November 7, 2011
My Republican primary opponent, D.R. Delgado-Morgan, just told me about her conversation this morning with Steve Trout, Oregon’s Director of Elections. Mr. Trout told her that the state has authorized counties not to destroy unused ballots until after the deadline has passed for candidates to ask for a recount. If counties hold onto blank ballots through the recount, instead of destroying them on Election Day as state law requires, then the First District candidates and voters won’t be able to be assured that the only ballots being counted are those that voters actually cast.
Background
During the 2010 November election and in the most recent May 2011 election, Mr.

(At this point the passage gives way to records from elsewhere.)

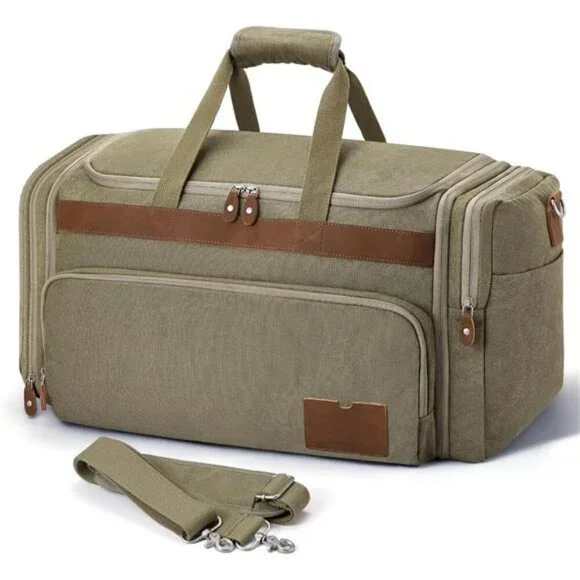Large Canvas Travel Duffel Bag 60L Expandable Weekender Overnight Carry On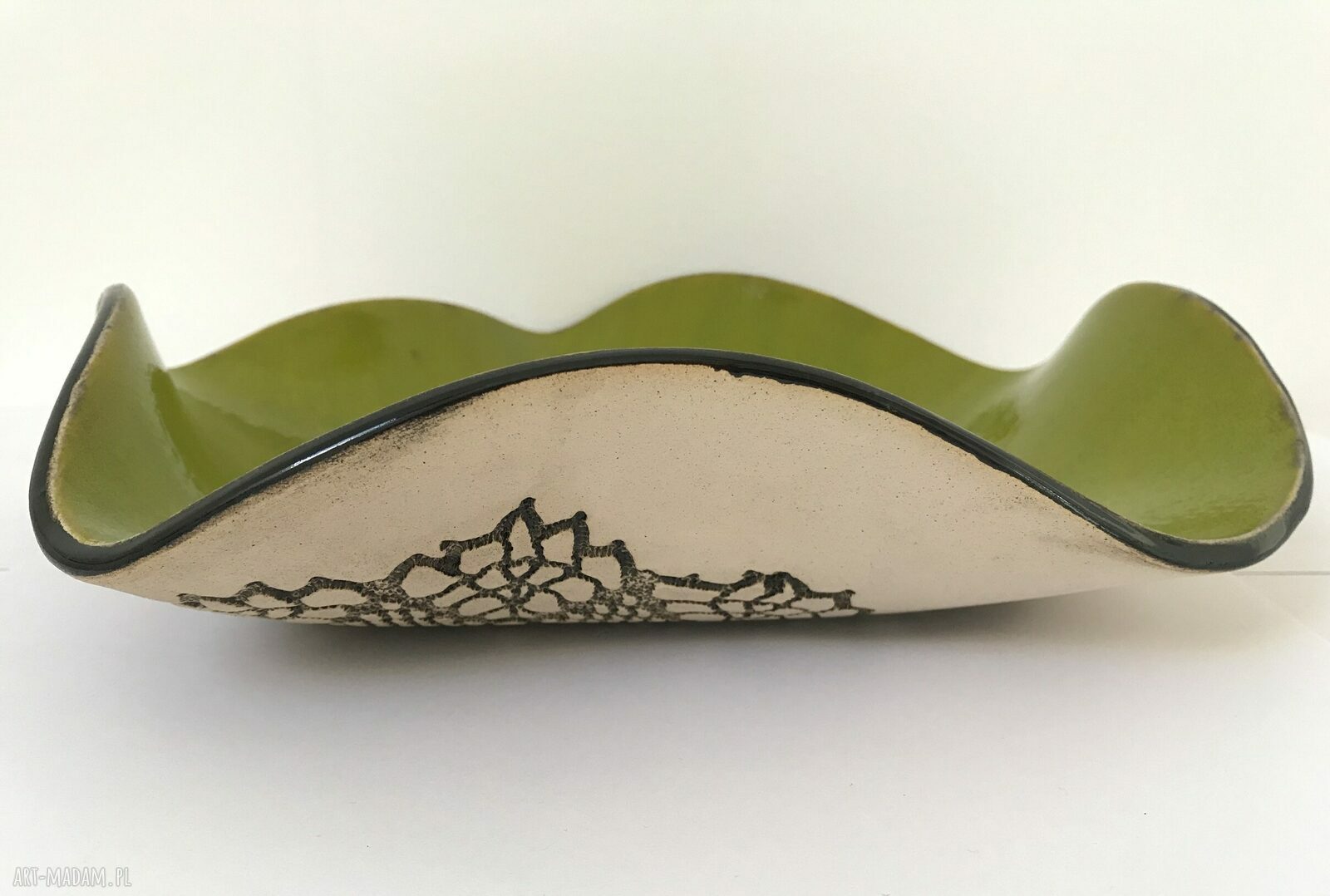 Limonkowa artystyczna misa ceramiczna z koronkowym wzorem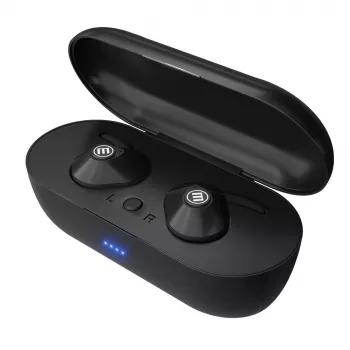 MAXELL MINI DUO ασύρματα ακουστικά in-ear με θήκη φόρτισης μαύρα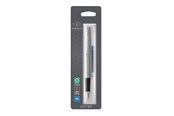 Kirjoitus- ja piirustustarvikkeet - Parker Jotter Fountain Pen | Stainless Steel with Chrome Trim | Medium Nib Blue Ink | Blister Pack - 2031012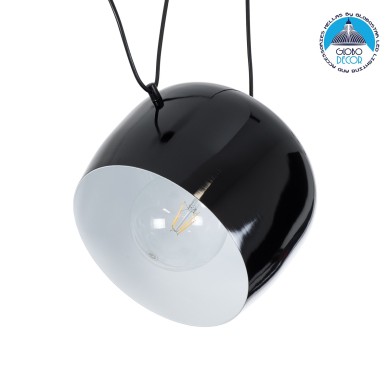 GLOBOSTAR® JASPER 01373 Μοντέρνο Κρεμαστό Φωτιστικό Οροφής με Ντουί 1 x E27 AC 220-240V IP20 - Μαύρο & Λευκό - Μ26.5 x Π26.5 x Υ20.5cm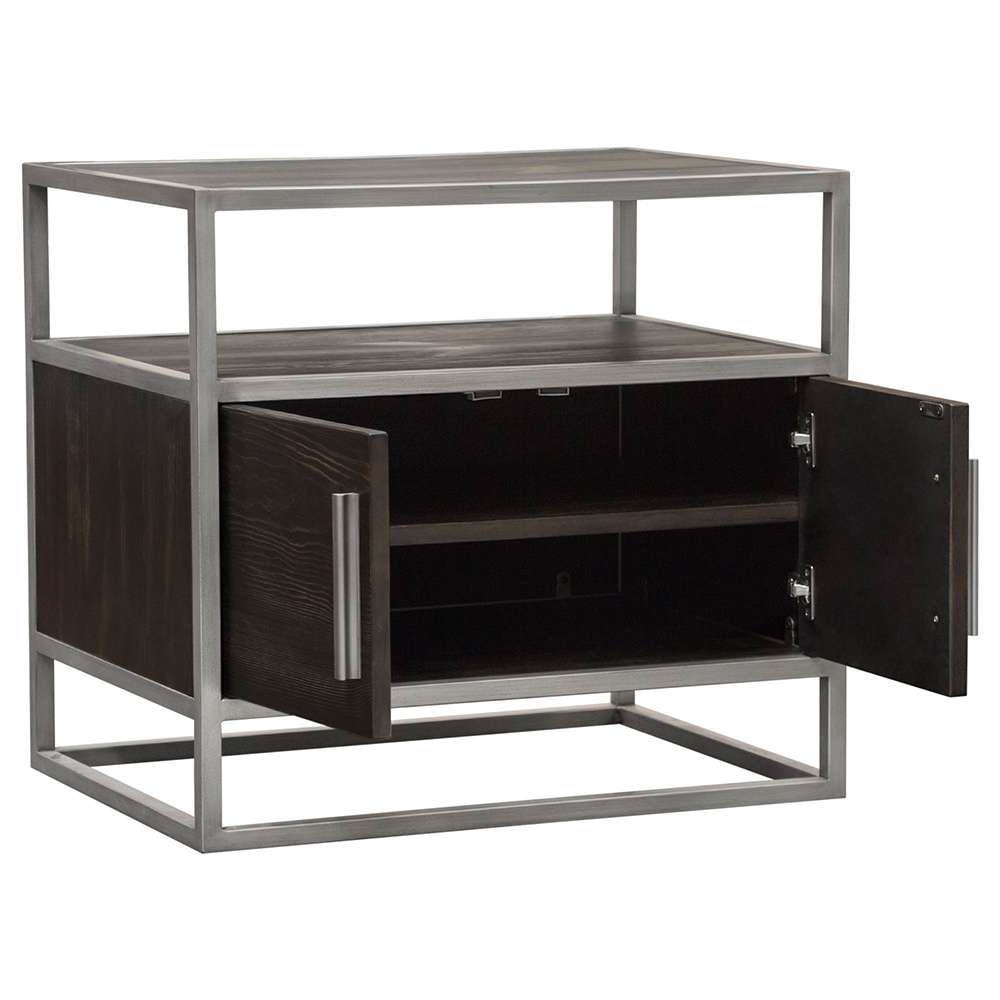 Diamond Sofa - Empire 2-Door End Table in Dark Brown Veneer w/ Hand brushed Silver Metal Frame - EMPIREETSL veiw 12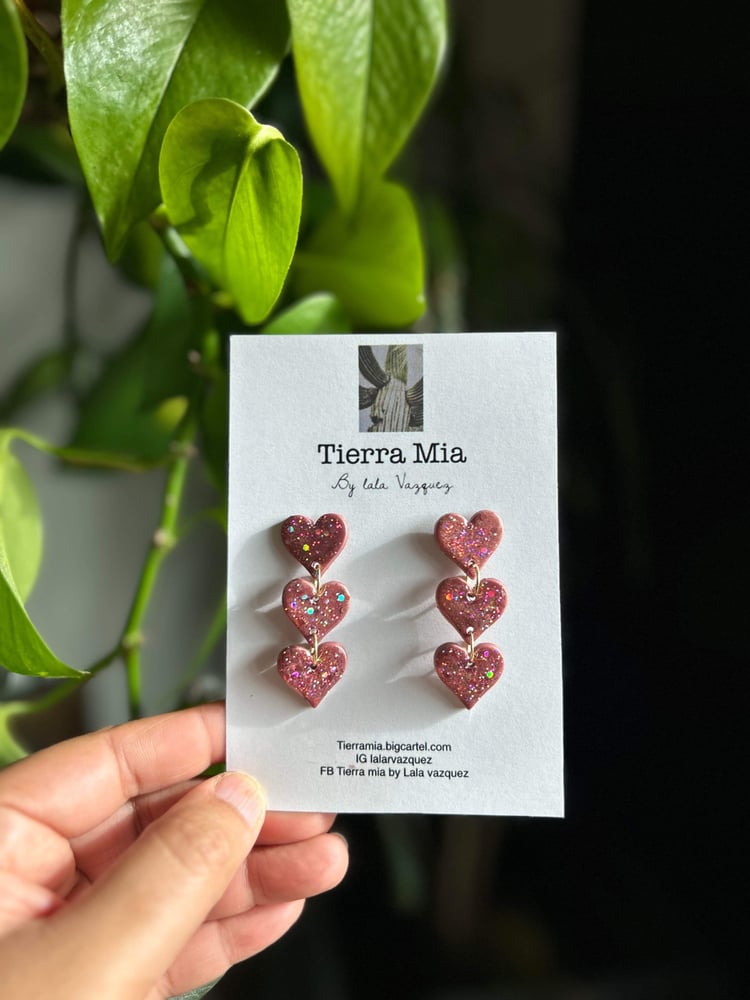 Image of Pink sparkle heart dangles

Trout instructed Washington and Multnomah Counties to schedule the shredding of all the unused leftover ballots after the vote certification but before the end of the recount period. As a THPRD candidate, I recorded the shredding of the May ballots and then went to Washington County to demand a recount of my home precinct, and to photograph my precinct's boxes at that time. A Washington County elections worker told me that the county would not allow the precinct boxes to be photographed. I asked to photograph the sealed ballot boxes to verify that they remained intact and unopened before the recount. When the county refused to allow the ballot boxes and their seals to be photographed, I withdrew my request for a recount because it was impossible to track the custody of my precinct’s ballots.
Summary
ORS 254.483 states that all County Elections officers "shall" destroy unused ballots after 8:00 p.m. on election night. This long-standing state law exists to prevent one means of election fraud.
Why don’t the secretary of state and the state’s chief elections officer want counties to obey ORS 254.483? Why, instead, does the state instruct counties to ignore state law – a state law that the legislature has four times resisted the secretary of state’s efforts to change? After years of tracking the life of our Oregon mail in ballots from printing to sending to voting to delivery and to counting, I believe there should be no doubt as to the motive for flouting our legislature’s mandate and keeping thousands of fresh, blank ballots on hand for recounts, instead of promptly destroying them as the law requires.
The only reason that Mr. Trout and the state can come up with for keeping thousands of blank ballots on hand for a recount is that a few of them are used – re-marked by hand – to replace damaged ballots that can’t be counted by machine. This is a specious reason; damaged ballots can be replaced by ballots on specially-colored paper, or simply tallied by hand.
We must insist that our ballots are treated as Oregon Election Law requires. My fellow candidates and I, and most importantly the voters of the First Congressional District, are entitled to be assured of a fair election tomorrow.
A full investigation needs to be implemented right away to determine exactly how our ballots are handled and why the Secretary of State's office has systematically defied ORS 254.483 year after year.
No one is above the law, and no elections official is above the state’s elections laws.
Please spread the word about this travesty to all of your contacts so that we can at long last have a fair and legal election.